[Excerpts from a dataset]
####

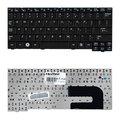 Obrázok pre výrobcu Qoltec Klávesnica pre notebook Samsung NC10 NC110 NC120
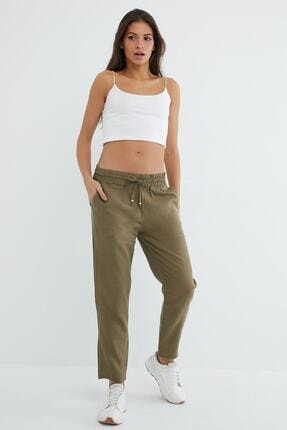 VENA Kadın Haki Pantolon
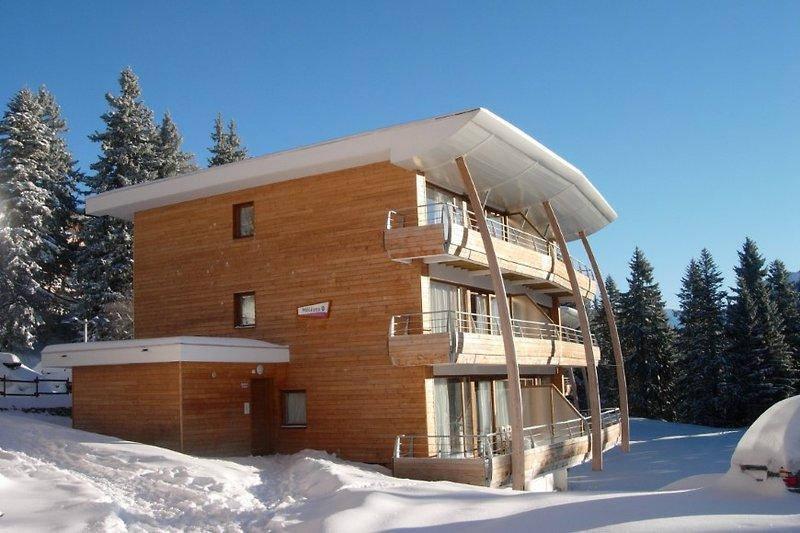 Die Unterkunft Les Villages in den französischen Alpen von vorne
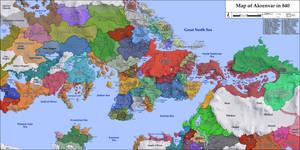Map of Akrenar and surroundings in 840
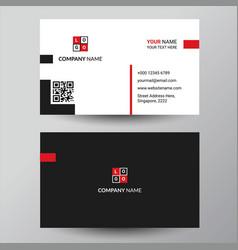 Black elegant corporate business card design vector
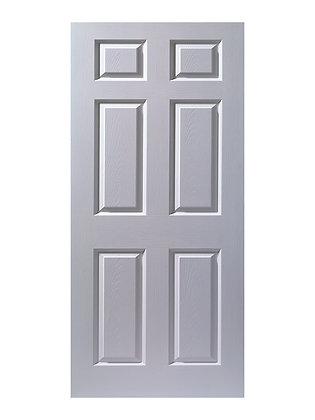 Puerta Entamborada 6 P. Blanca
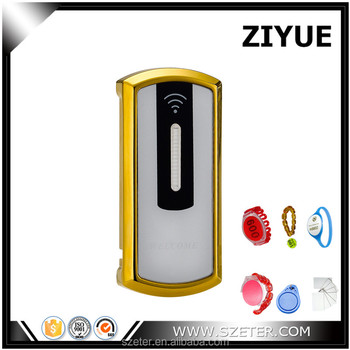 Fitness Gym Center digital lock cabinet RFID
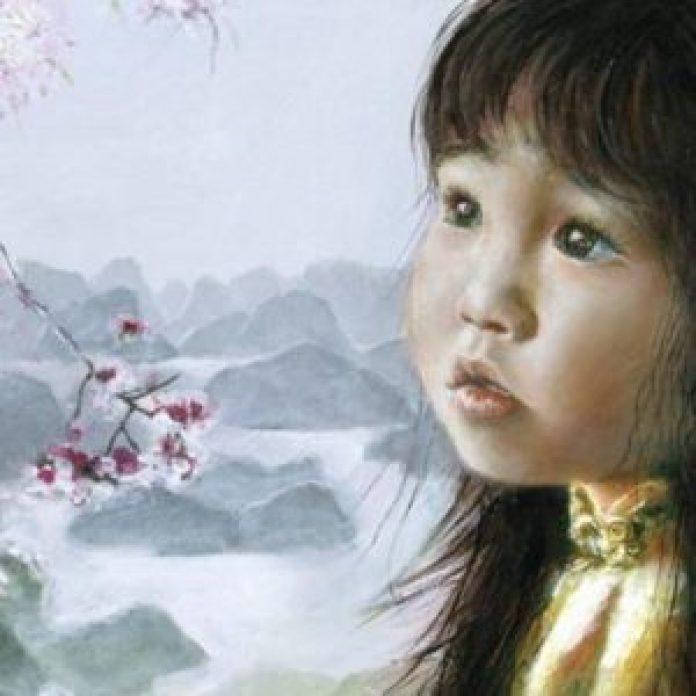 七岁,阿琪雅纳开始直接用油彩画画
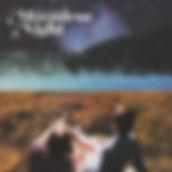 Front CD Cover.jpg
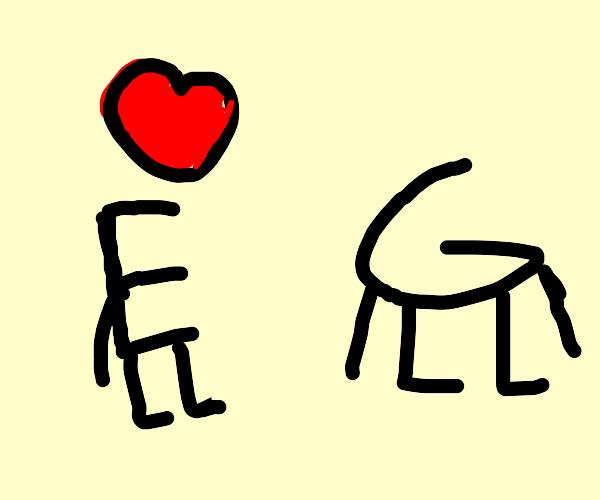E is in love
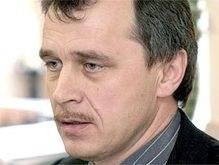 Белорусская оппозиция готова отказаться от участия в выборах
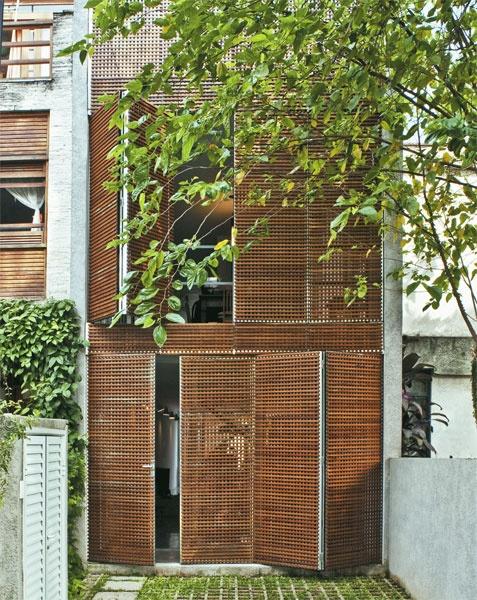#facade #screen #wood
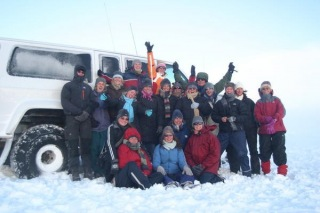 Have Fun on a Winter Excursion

####

- [EXERCISE BRIEF]: Your job is to transcribe the records exactly and in full. Pictures are not part of the copy.

- [EXPECTED OUTPUT]:
 Obrázok pre výrobcu Qoltec Klávesnica pre notebook Samsung NC10 NC110 NC120
 VENA Kadın Haki Pantolon
 Die Unterkunft Les Villages in den französischen Alpen von vorne
Map of Akrenar and surroundings in 840
 Black elegant corporate business card design vector
 Puerta Entamborada 6 P. Blanca
 Fitness Gym Center digital lock cabinet RFID
 七岁,阿琪雅纳开始直接用油彩画画
 Front CD Cover.jpg
E is in love
 Белорусская оппозиция готова отказаться от участия в выборах
#facade #screen #wood
 Have Fun on a Winter Excursion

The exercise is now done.